Comment tirer le meilleur de votre téléobjectif

Les téléobjectifs font rêver beaucoup de photographes. Ils sont capables de rapprocher les sujets lointains comme s’ils étaient tout près de nous. C’est vrai qu’ils peuvent vous rendre la vie plus facile, à condition de bien les utiliser.

Un peu comme quand on regarde dans des jumelles ou un télescope, l’usage d’un téléphoto exige beaucoup de stabilité. C’est le temps de vous munir d’un trépied ou, au minimum, d’un monopode. Car plus le grossissement est important, plus les moindres petits mouvements que vous transmettez à la caméra seront amplifiés, au risque de causer des flous.

Le fait que le téléobjectif se comporte comme un télescope demeure malgré tout son principal atout. Les sujets lointains apparaissent soudainement plus rapprochés, et plus faciles à photographier en gros plan.

Des effets très intéressants

Les longs téléobjectifs sont donc très utiles pour photographier la faune: que ce soit pour éviter d’effrayer les oiseaux, ou encore pour se protéger d’animaux potentiellement plus dangereux, ils permettent au photographe de rester éloigné de son sujet.

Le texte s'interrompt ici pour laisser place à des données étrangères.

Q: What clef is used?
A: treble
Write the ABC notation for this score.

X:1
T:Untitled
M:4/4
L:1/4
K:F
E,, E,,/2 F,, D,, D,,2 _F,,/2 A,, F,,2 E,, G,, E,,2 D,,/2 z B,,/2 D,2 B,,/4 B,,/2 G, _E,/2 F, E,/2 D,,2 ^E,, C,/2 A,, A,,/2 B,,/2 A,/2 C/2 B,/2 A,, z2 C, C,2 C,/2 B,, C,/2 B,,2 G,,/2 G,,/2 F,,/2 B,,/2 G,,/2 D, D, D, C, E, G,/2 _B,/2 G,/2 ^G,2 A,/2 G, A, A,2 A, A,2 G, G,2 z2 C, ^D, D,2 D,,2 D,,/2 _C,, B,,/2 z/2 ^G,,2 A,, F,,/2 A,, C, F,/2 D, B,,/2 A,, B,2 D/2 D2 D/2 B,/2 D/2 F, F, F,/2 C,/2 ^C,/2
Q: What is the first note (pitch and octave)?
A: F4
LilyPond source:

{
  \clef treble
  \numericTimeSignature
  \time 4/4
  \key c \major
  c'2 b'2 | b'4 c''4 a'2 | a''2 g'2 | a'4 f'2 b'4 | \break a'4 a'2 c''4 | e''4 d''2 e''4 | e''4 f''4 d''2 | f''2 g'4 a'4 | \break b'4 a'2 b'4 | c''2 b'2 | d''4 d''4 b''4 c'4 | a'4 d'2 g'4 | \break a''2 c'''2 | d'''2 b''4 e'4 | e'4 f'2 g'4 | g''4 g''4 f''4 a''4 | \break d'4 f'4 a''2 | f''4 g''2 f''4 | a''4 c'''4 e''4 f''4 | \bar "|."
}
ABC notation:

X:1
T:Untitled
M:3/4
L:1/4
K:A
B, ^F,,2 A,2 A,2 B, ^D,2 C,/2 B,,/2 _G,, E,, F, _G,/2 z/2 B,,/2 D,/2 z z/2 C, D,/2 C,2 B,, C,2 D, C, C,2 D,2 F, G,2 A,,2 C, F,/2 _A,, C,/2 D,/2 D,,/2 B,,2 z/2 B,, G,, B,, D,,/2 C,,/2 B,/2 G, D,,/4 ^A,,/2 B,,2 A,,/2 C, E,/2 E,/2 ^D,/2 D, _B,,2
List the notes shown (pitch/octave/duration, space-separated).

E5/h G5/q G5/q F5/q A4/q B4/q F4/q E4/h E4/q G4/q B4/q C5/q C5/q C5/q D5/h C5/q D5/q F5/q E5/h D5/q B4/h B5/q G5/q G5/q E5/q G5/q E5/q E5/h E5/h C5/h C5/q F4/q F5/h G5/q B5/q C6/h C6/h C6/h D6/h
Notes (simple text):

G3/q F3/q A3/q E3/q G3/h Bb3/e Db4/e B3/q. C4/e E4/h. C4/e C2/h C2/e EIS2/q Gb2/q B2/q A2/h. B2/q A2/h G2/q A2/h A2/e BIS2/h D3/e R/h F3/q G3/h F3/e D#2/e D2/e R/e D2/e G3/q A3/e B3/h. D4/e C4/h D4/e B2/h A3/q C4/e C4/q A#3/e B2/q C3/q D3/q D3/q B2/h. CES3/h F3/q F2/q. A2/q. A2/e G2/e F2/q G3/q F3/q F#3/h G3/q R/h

Les téléobjectifs de longueur moyenne peuvent aussi être utiles pour photographier les gens sans trop s’approcher d’eux. Que ce soit pour faire des portraits à leur insu, ou encore pour éviter d’intimider vos sujets en vous approchant trop près, le téléobjectif est un atout important. Il permet aussi de photographier en gros plan des petits détails.

Le téléphoto a un impact important sur la perspective. Les objets photographiés au télé semblent avoir très peu d’espace entre eux. Ils peuvent donner une impression de foule même si les gens sont un peu éparpillés, rapprocher les troncs d’arbre pour qu’une forêt ait l’air plus dense, ou encore donner aux plate-bandes de fleurs une allure dense, saturée et richement colorée.

Enfin, les objectifs téléphoto ont peu de profondeur de champ, ce qui permet de facilement faire la mise au point sur un sujet principal tout en brouillant l’arrière-plan et l’avant-plan. Cette méthode donne des portrait très flatteurs.

L’ouverture maximale

La luminosité est une considération importante pour un téléobjectif. Si on veut réaliser des photos d’action, ( le sport, par exemple, dans des gymnases ou des arénas ) il vaut mieux un objectif le plus lumineux possible. Ainsi on obtiendra des vitesses d’obturation assez élevées pour arrêter le mouvement. Tout spécialement pour le sport, attendez-vous à utiliser des valeurs ISO élevées, car en plus de la vitesse, vous aurez besoin de la profondeur de champ additionnelle que l’on obtient autour de f/8 ou f/5,6.

Évidemment, avec des sujets plus statiques, comme par exemple pour le portrait, vous profiterez aussi des ouvertures plus grandes pour vraiment isoler vos sujets.

La stabilisation d’image est un atout important, puisqu’elle vous permet de faire des photos à des vitesses relativement basses même si vous utilisez de longues focales. Mais attention! Tout est relatif. Avec les capteurs haute résolution, vous avez intérêt à maintenir des vitesses très élevées pour profiter au maximum des millions de pixels de votre capteur.

Il fut un temps où l’on suggérait aux photographes une vitesse d’obturation au moins égale à la longueur de l’objectif: ainsi, par exemple, 1/250e de seconde et plus pour un objectif de 200mm, etc.

Les stabilisateurs permettent aujourd’hui d’obtenir des images raisonnablement nettes à des vitesses moins élevées, et ils sont très utiles si vous avez oublié de traîner un trépied. Mais si vous les examinez de près, les photos prises à plus haute vitesse seront incontestablement plus nettes. Faites vos propres tests et notez les vitesses qui donnent les meilleurs résultats.